Mantan Panglima Angkatan Bersenjata Republik Indonesia Jenderal (Purn) Wiranto yang kini menjadi calon presiden dari Partai Golkar harus bertanggung jawab atas terjadinya kerusuhan Mei 1998. Oleh karena itu Dewan Perwakilan Rakyat harus membentuk Panitia Khusus Kerusuhan Mei 1998 agar masalahnya betul-betul tuntas.
Hal itu diungkapkan Direktur Eksekutif Institute for Policy Studies Fadli Zon ketika acara peluncuran buku karangannya berjudul Politik Huru-Hara Mei 1998 di Jakarta, Jumat (23/4). Buku tersebut dibahas oleh mantan Ketua Tim Investigasi Tim Gabungan Pencari Fakta (TGPF) Kerusuhan Mei Hermawan Sulistyo dan mantan Presiden Mahasiswa Universitas Trisakti Andre Rosiade.
Ditemui terpisah oleh Kompas, Wiranto enggan mengomentari buku Fadli. Alasannya, dia belum membaca buku tersebut dan terkesan sangat tendensius. Ia juga khawatir ada motif politik di balik berbagai tudingan yang menyudutkan dirinya tersebut.
"Tidak ada juntrungannya, tiba-tiba ada peluncuran (buku) seperti itu. Saya juga sudah sering menghadapi (hal) semacam itu," ucap Wiranto. Untuk lebih jelasnya Wiranto hanya meminta agar bukunya berjudul Bersaksi di Tengah Badai dibaca.
Fadli mengungkapkan, buku tersebut ditulis setelah ia membaca buku karangan Wiranto berjudul Dari Catatan Wiranto: Bersaksi di Tengah Badai (2003), yang dinilainya ada yang tidak benar dan tidak akurat. Sebetulnya buku Fadli tersebut akan diluncurkan sebelum berlangsungnya Konvensi Nasional Partai Golkar, tetapi batal karena ada intimidasi dan ancaman terhadap dirinya.
Dalam diskusi tersebut Fadli banyak menyinggung soal sepak terjang Wiranto ketika kerusuhan Mei 1998 terjadi. "Tetapi buku ini tidak dimaksudkan untuk menjegal seseorang menjadi presiden. Jadi atau tidak jadi Wiranto sebagai capres Partai Golkar, buku ini tetap akan saya keluarkan agar didiskusikan," katanya.
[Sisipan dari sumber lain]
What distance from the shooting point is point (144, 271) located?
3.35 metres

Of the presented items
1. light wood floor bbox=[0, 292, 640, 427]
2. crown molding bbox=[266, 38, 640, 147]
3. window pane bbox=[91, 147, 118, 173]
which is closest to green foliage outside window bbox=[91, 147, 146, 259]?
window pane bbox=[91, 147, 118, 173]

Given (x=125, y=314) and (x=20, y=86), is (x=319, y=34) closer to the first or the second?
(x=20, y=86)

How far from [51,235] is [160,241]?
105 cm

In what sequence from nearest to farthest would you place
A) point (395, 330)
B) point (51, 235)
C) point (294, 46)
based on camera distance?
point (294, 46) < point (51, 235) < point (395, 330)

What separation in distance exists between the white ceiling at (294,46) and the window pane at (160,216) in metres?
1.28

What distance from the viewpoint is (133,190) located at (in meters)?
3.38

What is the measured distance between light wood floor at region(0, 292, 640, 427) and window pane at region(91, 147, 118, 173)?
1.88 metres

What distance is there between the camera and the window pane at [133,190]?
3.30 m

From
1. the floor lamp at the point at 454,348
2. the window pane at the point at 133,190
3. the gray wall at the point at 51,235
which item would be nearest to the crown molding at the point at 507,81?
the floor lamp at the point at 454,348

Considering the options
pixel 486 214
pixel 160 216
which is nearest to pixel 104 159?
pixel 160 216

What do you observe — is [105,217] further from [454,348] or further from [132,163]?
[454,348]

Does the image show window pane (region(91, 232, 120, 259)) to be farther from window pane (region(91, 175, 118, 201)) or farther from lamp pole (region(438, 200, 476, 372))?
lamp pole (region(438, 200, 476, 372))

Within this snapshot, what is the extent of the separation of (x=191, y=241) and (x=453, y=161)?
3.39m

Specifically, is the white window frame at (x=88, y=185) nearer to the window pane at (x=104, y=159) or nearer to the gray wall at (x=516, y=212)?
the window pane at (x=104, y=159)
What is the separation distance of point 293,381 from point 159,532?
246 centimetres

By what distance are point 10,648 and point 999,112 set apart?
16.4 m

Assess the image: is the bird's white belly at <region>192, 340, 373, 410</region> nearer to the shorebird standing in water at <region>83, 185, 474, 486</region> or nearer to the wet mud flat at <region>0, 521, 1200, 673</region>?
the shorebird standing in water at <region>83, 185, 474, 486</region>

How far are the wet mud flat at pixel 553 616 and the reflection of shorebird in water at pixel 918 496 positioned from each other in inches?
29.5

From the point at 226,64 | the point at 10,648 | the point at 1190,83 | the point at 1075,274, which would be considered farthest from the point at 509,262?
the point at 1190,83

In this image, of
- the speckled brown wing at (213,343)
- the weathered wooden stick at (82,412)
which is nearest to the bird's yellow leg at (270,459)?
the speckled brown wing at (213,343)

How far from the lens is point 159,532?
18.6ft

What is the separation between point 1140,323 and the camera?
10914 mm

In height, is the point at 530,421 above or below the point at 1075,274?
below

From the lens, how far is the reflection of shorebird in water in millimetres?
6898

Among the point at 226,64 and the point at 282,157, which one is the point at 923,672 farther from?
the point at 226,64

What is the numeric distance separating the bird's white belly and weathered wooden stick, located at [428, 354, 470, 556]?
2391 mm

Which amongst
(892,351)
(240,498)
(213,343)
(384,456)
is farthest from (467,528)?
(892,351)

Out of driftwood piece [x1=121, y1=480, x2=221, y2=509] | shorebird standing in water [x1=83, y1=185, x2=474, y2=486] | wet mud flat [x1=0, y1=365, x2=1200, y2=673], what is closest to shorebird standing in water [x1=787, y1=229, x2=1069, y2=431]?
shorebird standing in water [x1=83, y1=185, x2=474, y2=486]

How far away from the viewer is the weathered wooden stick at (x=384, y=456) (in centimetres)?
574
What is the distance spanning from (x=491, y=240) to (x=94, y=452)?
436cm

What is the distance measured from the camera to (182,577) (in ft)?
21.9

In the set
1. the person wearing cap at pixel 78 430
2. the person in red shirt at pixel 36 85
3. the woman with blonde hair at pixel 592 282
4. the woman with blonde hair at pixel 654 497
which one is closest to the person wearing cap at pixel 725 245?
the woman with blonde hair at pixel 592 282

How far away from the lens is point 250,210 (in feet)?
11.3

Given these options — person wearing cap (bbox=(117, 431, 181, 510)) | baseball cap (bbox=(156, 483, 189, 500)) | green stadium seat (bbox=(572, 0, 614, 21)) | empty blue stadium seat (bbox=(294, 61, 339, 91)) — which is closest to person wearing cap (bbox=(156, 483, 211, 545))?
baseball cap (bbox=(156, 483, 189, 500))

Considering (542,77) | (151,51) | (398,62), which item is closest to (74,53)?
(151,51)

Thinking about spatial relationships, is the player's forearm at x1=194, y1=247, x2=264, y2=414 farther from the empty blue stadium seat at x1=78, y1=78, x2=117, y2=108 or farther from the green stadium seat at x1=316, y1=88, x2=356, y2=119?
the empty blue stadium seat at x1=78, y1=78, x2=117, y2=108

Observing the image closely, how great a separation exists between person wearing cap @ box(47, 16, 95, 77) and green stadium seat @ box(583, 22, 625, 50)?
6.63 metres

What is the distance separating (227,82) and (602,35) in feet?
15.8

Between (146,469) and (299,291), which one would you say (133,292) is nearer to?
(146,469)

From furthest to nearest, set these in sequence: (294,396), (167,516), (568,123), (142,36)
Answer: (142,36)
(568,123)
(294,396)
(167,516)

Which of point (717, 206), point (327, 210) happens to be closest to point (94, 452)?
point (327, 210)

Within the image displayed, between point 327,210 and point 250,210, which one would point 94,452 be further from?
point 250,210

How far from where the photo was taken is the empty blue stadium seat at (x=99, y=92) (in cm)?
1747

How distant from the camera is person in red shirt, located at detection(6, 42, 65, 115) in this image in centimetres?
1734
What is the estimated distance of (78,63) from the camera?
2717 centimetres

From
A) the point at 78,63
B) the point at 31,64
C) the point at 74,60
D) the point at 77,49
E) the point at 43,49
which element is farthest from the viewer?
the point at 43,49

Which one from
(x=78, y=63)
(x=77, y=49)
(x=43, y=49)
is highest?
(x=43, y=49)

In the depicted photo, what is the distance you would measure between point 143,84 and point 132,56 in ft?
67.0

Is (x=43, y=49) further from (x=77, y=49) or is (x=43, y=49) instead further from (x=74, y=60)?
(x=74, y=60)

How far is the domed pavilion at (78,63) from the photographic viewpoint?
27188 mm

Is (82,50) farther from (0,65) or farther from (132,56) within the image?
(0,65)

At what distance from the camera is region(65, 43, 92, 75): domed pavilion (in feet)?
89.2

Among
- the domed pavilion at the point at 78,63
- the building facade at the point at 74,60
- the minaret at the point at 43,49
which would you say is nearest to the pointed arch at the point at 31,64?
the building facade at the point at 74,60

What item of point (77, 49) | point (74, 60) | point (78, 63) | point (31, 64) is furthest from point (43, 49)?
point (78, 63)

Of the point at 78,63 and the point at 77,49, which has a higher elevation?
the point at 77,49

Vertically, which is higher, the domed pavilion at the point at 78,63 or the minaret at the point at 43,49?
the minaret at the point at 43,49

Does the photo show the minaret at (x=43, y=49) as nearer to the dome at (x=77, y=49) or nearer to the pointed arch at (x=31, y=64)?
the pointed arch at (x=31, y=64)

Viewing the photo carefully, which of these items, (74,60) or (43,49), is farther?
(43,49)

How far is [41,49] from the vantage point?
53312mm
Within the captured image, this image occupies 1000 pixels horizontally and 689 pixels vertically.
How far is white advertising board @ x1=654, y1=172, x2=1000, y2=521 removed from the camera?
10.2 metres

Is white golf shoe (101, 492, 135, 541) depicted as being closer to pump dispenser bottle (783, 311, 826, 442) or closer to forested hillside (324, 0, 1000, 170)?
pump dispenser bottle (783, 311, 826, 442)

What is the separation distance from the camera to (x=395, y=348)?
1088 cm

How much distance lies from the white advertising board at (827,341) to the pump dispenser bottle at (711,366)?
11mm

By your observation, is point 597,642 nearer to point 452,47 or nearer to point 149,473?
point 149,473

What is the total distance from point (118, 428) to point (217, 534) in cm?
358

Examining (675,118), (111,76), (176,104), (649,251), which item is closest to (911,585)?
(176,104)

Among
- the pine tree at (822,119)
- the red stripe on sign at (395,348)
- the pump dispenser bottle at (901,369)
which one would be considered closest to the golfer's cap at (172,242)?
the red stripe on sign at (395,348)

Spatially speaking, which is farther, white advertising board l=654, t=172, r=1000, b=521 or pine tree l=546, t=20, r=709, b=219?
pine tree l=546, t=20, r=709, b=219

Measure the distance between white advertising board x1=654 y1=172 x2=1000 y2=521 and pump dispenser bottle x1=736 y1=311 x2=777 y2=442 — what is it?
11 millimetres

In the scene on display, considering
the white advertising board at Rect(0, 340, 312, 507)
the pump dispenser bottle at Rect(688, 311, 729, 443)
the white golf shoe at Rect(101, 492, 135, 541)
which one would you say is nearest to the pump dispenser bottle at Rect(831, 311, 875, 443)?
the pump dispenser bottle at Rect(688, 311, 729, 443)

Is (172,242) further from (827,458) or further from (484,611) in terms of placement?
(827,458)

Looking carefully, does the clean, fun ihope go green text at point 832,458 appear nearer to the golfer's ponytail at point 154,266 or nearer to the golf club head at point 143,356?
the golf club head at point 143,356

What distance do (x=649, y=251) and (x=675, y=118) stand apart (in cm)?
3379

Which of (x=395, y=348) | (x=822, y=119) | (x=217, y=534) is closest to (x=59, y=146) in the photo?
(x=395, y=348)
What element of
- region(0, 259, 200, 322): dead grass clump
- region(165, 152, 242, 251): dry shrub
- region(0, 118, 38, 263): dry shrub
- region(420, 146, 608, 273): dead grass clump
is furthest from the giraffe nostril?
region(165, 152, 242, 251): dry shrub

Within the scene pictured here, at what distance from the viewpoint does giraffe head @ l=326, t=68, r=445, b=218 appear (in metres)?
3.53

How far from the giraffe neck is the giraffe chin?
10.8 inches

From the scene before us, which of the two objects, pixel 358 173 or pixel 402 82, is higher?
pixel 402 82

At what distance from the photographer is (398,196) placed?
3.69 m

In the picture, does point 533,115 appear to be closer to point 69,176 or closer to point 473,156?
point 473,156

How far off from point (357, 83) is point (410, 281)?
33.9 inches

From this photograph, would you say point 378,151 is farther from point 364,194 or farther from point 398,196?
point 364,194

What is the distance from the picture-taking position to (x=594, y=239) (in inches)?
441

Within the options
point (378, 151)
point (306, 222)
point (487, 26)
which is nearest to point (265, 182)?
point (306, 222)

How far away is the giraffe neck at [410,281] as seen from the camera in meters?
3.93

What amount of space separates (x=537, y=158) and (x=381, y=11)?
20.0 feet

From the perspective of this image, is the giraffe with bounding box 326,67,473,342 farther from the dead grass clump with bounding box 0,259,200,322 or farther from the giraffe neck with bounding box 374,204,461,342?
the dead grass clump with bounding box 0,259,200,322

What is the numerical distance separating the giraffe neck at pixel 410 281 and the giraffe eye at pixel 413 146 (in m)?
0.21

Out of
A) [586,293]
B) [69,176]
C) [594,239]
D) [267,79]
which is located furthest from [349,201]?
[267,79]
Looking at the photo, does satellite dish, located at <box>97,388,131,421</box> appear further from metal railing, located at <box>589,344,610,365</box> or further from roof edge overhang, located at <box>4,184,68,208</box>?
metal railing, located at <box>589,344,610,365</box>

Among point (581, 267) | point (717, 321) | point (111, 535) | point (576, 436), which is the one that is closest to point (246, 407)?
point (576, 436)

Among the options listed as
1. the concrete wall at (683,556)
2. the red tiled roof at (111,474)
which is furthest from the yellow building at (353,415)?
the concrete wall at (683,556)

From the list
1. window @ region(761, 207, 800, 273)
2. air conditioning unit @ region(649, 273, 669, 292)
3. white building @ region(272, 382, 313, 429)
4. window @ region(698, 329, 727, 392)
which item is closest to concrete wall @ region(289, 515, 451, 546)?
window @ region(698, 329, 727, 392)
Di halaman 36 bukunya, Fadli Zon antara lain menulis, "...Sementara Wiranto cenderung tidak mau mengambil alih tanggung jawab anak buahnya. Ditanya siapa yang harus bertanggung jawab dalam penembakan mahasiswa Trisakti, Wiranto menjawab bahwa itu adalah tanggung jawab orang yang menggerakkan demonstrasi brutal. Ia juga tak mau disalahkan dalam kerusuhan Mei 1998 karena semua kendali operasional pengendalian huru-hara bukan di tangannya sebagai Panglima ABRI."
Fadli juga mengkritik pernyataan Wiranto yang selalu mengatakan punya dua kali kesempatan jika mau kudeta, tetapi tidak dilakukannya. Padahal, kalau waktu itu mau mengambil alih kekuasaan, Wiranto tidak akan bisa karena akan digulingkan kawan-lawan politiknya di militer. "Kalau Prabowo (Panglima Kostrad) yang mengambil alih, pasti bisa. Tetapi dia tidak mau. Saya terus terang waktu itu mengusulkan diambil alih dulu sementara, serahkan kepada presidium kepemimpinan sipil," tuturnya.
Fadli sepakat dengan Hermawan Sulistyo bahwa yang bertanggung jawab dalam kerusuhan Mei adalah pemegang komando. "Tidak ada kesalahan anak buah. Yang ada kesalahan komandan. Panglima ABRI jelas harus bertanggung jawab," kata Fadli seperti dilansir Kompas (24/4/2004).